I implemented an Authorship attribution project where I was able to train my KNN model with articles from two authors using KNN. Then, I classify the author of a new article to be either author A or author B.
I use knn() function to generate the model.
The output of the model is the table below.
Word1 Word2 Word3 Author
11 1 48 8 A
2 2 0 0 B
29 1 45 9 A
1 2 0 0 B
4 0 0 0 B
28 3 1 1 B
As seen from the model, it is obvious to see that Word2 and Word3 are the most significant variables that cause the classification between Author A and Author B.
My question is how can I identify this using R.

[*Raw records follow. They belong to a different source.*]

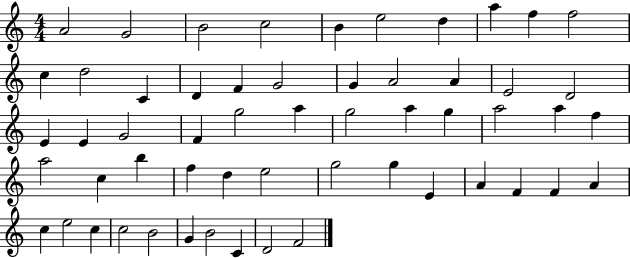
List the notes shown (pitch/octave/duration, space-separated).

A4/h G4/h B4/h C5/h B4/q E5/h D5/q A5/q F5/q F5/h C5/q D5/h C4/q D4/q F4/q G4/h G4/q A4/h A4/q E4/h D4/h E4/q E4/q G4/h F4/q G5/h A5/q G5/h A5/q G5/q A5/h A5/q F5/q A5/h C5/q B5/q F5/q D5/q E5/h G5/h G5/q E4/q A4/q F4/q F4/q A4/q C5/q E5/h C5/q C5/h B4/h G4/q B4/h C4/q D4/h F4/h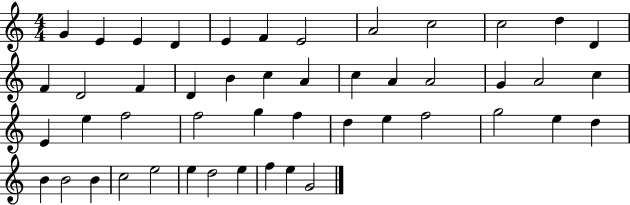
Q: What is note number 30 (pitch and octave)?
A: G5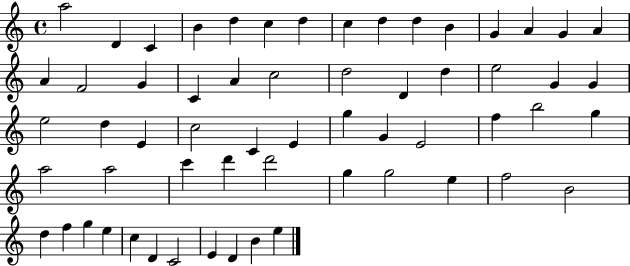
X:1
T:Untitled
M:4/4
L:1/4
K:C
a2 D C B d c d c d d B G A G A A F2 G C A c2 d2 D d e2 G G e2 d E c2 C E g G E2 f b2 g a2 a2 c' d' d'2 g g2 e f2 B2 d f g e c D C2 E D B e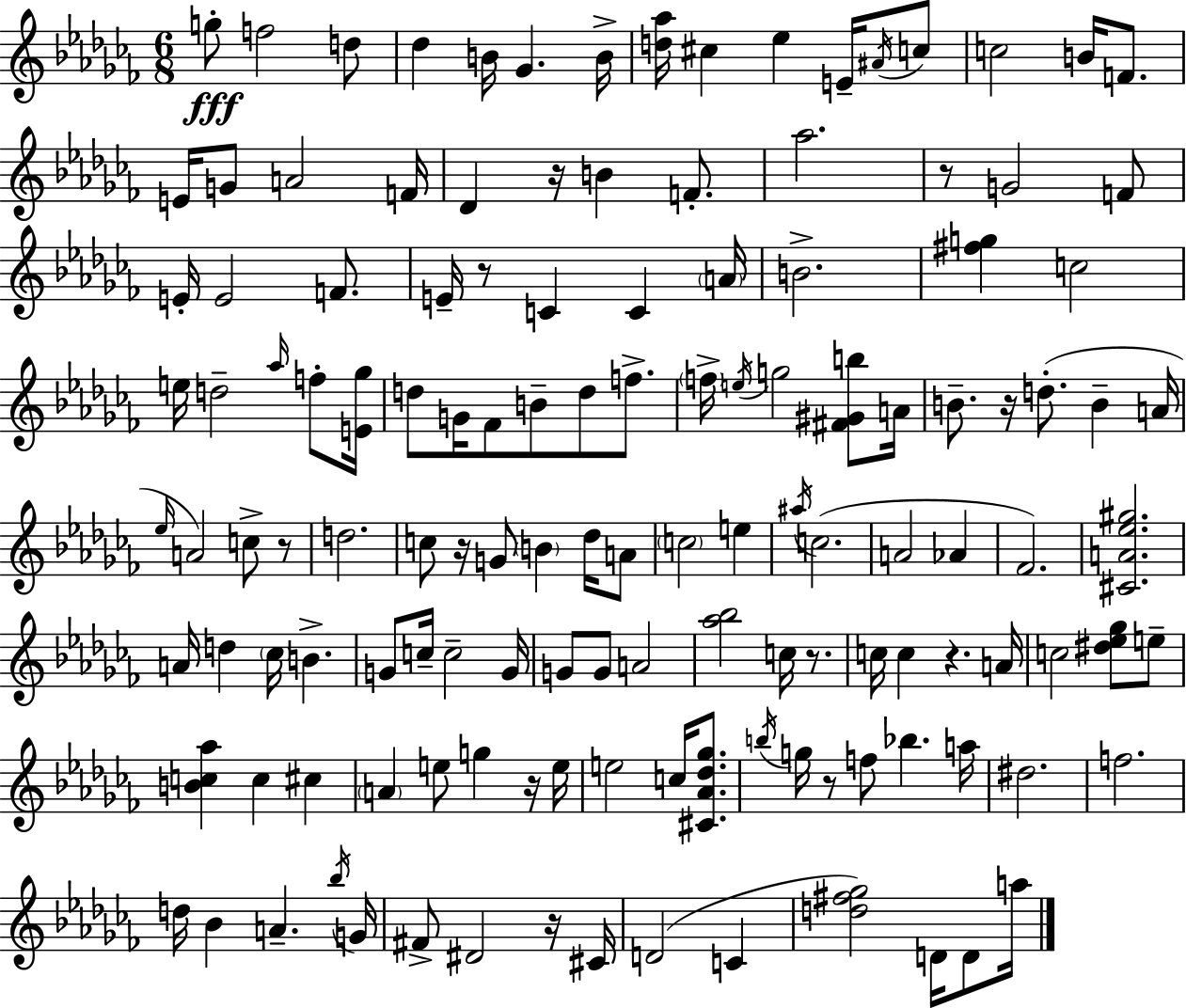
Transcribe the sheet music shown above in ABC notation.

X:1
T:Untitled
M:6/8
L:1/4
K:Abm
g/2 f2 d/2 _d B/4 _G B/4 [d_a]/4 ^c _e E/4 ^A/4 c/2 c2 B/4 F/2 E/4 G/2 A2 F/4 _D z/4 B F/2 _a2 z/2 G2 F/2 E/4 E2 F/2 E/4 z/2 C C A/4 B2 [^fg] c2 e/4 d2 _a/4 f/2 [E_g]/4 d/2 G/4 _F/2 B/2 d/2 f/2 f/4 e/4 g2 [^F^Gb]/2 A/4 B/2 z/4 d/2 B A/4 _e/4 A2 c/2 z/2 d2 c/2 z/4 G/2 B _d/4 A/2 c2 e ^a/4 c2 A2 _A _F2 [^CA_e^g]2 A/4 d _c/4 B G/2 c/4 c2 G/4 G/2 G/2 A2 [_a_b]2 c/4 z/2 c/4 c z A/4 c2 [^d_e_g]/2 e/2 [Bc_a] c ^c A e/2 g z/4 e/4 e2 c/4 [^C_A_d_g]/2 b/4 g/4 z/2 f/2 _b a/4 ^d2 f2 d/4 _B A _b/4 G/4 ^F/2 ^D2 z/4 ^C/4 D2 C [d^f_g]2 D/4 D/2 a/4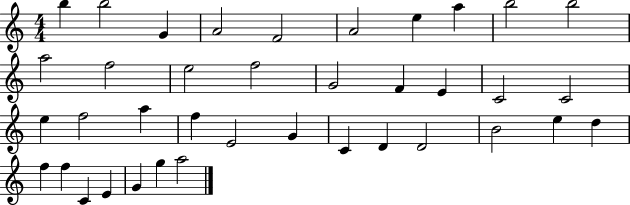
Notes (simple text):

B5/q B5/h G4/q A4/h F4/h A4/h E5/q A5/q B5/h B5/h A5/h F5/h E5/h F5/h G4/h F4/q E4/q C4/h C4/h E5/q F5/h A5/q F5/q E4/h G4/q C4/q D4/q D4/h B4/h E5/q D5/q F5/q F5/q C4/q E4/q G4/q G5/q A5/h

Basically, your question boils down to having some variables (Word1, Word2, and Word3 in your example) and a binary outcome (Author in your example) and wanting to know the importance of different variables in determining that outcome. A natural approach would be training a regression model to predict the outcome using the variables and to check the variable importance in that model. I'll include two approaches (logistic regression and random forest) here, but many others could be used.
Let's start with a slightly larger example, in which the outcome only depends on Word2 and Word3, and Word2 has a much larger effect than Word3:
set.seed(144)
dat <- data.frame(Word1=rnorm(10000), Word2=rnorm(10000), Word3=rnorm(10000))
dat$Author <- ifelse(runif(10000) < 1/(1+exp(-10*dat$Word2+dat$Word3)), "A", "B")
We can use the summary of the logistic regression model predicting Author to determine the most important variables:
summary(glm(I(Author=="A")~., data=dat, family="binomial"))
# [snip]
# Coefficients:
# Estimate Std. Error z value Pr(>|z|)
# (Intercept) 0.05117 0.04935 1.037 0.300
# Word1 -0.02123 0.04926 -0.431 0.666
# Word2 9.52679 0.26895 35.422 <2e-16 ***
# Word3 -0.97022 0.05629 -17.236 <2e-16 ***
From the p-values, we can see that Word2 has a large positive effect and Word3 has a large negative effect. From the coefficients we can see that Word2 has a higher magnitude of effect on the outcome (since by construction we know all the variables are on the same scale).
We can use the variable importance from a random forest predicting the Author outcome similarly:
library(randomForest)
rf <- randomForest(as.factor(Author)~., data=dat)
rf$importance
# MeanDecreaseGini
# Word1 294.9039
# Word2 4353.2107
# Word3 351.3268
We can identify Word2 as by far the most important variable. This tells us something else that's interesting -- given that we know Word2, Word3 actually isn't too much more useful than Word1 in predicting the outcome (and Word1 shouldn't be too useful because it wasn't used to compute the outcome).